# Anyone else being driven mad by noise



## Anjelissa (Jan 11, 2007)

xxx


----------



## carrie3479 (Nov 30, 2005)

LOL I know how you feel, I used to live near good wood and although it wasnt to the extent that I can imagine the Farnborough show to be, we used to get the enormous virgin planes practically landing in our garden. very scarey indeed.

We live in Godalming and drove over that way over the weekend, DS saw the signs and was bugging us to go, as its noisey im glad we didnt lol dont like noise!! 

How soon till its all over and done with?

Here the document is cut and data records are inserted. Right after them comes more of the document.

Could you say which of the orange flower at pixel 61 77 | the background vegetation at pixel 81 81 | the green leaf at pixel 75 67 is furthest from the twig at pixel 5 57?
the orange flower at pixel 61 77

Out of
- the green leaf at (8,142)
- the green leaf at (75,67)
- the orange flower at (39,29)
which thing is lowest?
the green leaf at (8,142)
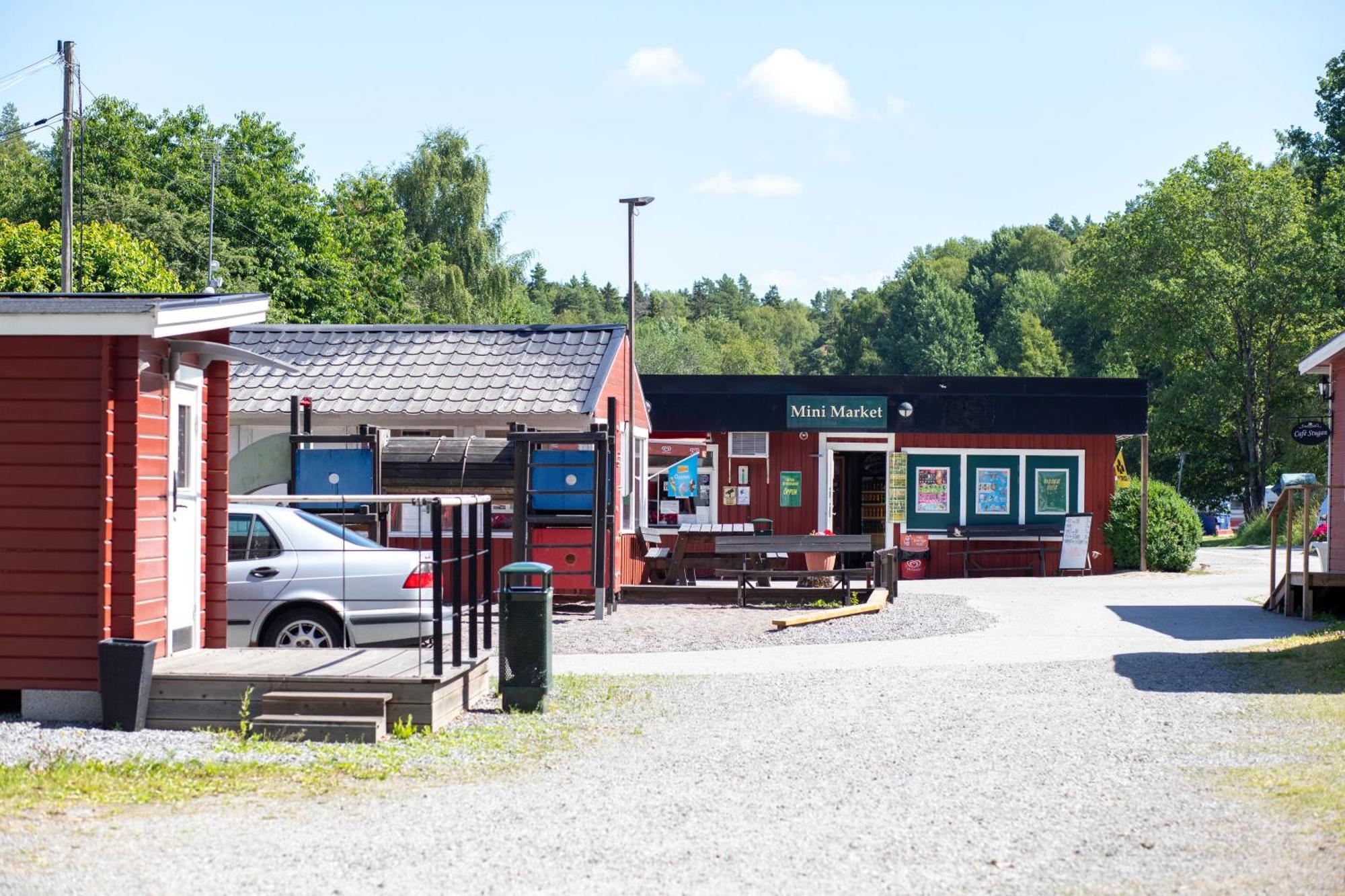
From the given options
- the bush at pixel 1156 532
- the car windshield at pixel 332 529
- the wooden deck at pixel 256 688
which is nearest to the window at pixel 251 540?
the car windshield at pixel 332 529

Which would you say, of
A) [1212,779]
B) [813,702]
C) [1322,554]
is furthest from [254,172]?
[1212,779]

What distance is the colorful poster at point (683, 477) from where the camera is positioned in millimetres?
28188

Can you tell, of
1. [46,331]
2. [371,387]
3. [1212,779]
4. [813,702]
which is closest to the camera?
[1212,779]

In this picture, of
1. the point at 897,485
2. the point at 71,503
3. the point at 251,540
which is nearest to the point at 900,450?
the point at 897,485

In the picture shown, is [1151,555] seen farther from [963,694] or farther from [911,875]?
[911,875]

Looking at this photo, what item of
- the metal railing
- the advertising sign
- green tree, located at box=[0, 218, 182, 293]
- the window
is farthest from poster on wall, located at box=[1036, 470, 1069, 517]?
green tree, located at box=[0, 218, 182, 293]

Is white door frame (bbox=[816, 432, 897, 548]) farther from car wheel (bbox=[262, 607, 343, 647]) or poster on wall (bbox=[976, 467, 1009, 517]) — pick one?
car wheel (bbox=[262, 607, 343, 647])

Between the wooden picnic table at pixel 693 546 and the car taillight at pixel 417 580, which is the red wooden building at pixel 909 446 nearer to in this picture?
the wooden picnic table at pixel 693 546

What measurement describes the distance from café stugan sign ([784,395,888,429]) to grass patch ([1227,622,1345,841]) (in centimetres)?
1267

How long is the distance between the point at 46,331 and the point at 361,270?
48087 mm

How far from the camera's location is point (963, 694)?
11.8 m

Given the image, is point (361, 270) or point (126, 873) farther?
point (361, 270)

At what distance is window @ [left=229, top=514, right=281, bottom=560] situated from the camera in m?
12.4

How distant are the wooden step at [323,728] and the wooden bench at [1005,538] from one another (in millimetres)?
19859
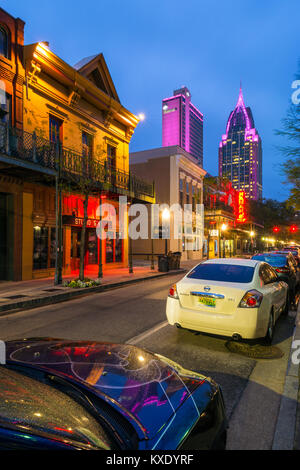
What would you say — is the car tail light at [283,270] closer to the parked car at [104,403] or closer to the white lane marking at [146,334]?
the white lane marking at [146,334]

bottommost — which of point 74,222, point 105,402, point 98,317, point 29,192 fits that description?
point 98,317

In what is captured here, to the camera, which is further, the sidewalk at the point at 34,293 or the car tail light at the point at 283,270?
the car tail light at the point at 283,270

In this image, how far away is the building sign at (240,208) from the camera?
4213cm

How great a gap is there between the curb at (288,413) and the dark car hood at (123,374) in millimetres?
1116

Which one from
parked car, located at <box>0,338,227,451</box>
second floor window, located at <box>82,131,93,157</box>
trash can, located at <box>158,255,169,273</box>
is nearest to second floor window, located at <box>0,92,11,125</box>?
second floor window, located at <box>82,131,93,157</box>

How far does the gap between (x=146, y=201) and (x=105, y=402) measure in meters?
20.0

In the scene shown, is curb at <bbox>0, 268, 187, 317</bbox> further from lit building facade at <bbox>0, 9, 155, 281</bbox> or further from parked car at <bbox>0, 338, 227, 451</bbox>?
parked car at <bbox>0, 338, 227, 451</bbox>

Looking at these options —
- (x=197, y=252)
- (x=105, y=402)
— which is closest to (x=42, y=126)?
(x=105, y=402)

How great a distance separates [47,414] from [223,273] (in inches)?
171

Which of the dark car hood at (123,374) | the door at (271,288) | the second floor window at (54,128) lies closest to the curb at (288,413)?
the dark car hood at (123,374)

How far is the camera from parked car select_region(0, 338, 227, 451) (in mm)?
1458

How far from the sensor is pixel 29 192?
45.6 ft

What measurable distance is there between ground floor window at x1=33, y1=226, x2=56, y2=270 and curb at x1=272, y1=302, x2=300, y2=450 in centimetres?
1279
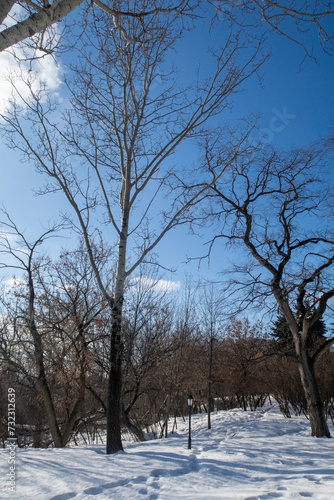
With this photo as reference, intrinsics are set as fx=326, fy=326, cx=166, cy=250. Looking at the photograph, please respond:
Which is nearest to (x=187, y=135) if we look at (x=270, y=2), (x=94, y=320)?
(x=270, y=2)

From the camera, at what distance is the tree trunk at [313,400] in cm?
948

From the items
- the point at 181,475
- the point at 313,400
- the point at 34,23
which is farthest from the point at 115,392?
the point at 34,23

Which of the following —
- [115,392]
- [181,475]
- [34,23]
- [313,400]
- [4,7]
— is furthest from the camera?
[313,400]

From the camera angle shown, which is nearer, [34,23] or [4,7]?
[4,7]

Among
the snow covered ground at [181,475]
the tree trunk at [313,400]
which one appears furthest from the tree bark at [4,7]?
the tree trunk at [313,400]

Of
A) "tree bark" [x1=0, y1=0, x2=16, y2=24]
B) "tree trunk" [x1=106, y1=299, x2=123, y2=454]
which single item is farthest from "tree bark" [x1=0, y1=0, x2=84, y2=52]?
"tree trunk" [x1=106, y1=299, x2=123, y2=454]

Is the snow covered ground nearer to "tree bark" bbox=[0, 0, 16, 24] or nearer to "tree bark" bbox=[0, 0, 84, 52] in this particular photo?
"tree bark" bbox=[0, 0, 84, 52]

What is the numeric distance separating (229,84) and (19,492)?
867 cm

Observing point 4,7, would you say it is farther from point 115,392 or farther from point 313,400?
point 313,400

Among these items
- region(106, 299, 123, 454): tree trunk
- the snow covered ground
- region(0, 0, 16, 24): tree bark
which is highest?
region(0, 0, 16, 24): tree bark

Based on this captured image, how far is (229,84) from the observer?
26.0ft

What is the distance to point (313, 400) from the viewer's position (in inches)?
376

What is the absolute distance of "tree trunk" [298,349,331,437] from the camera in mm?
9477

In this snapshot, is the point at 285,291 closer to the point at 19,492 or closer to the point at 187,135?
→ the point at 187,135
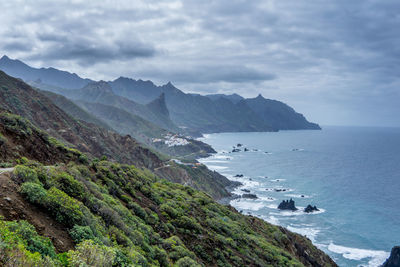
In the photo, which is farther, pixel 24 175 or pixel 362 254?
pixel 362 254

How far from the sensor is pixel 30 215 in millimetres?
8586

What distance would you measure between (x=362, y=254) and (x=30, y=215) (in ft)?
214

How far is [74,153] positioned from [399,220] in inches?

Corrina, in peaceful Godalming


----------



## wouldloveababycat (Mar 21, 2004)

We had the red arrows come over when I popped out in N'pton for lunch so they must have come from there ..I thought it was quite impressive for them to put on a personal display for me in my lunch hour   but yes they are loud and must be scary close to your house  

Cat x


----------



## Tina xx (Aug 30, 2006)

I remember a few years ago, they were practicing for the Farnborough air show, we had two planes from the second world war having a dog fight over our military quarters. It was amazing to watch, but was really scary at the same time. We also saw the red arrows do a practice 2 summers ago, it was brilliant, but there were people pulling over to the side of the roads to watch


----------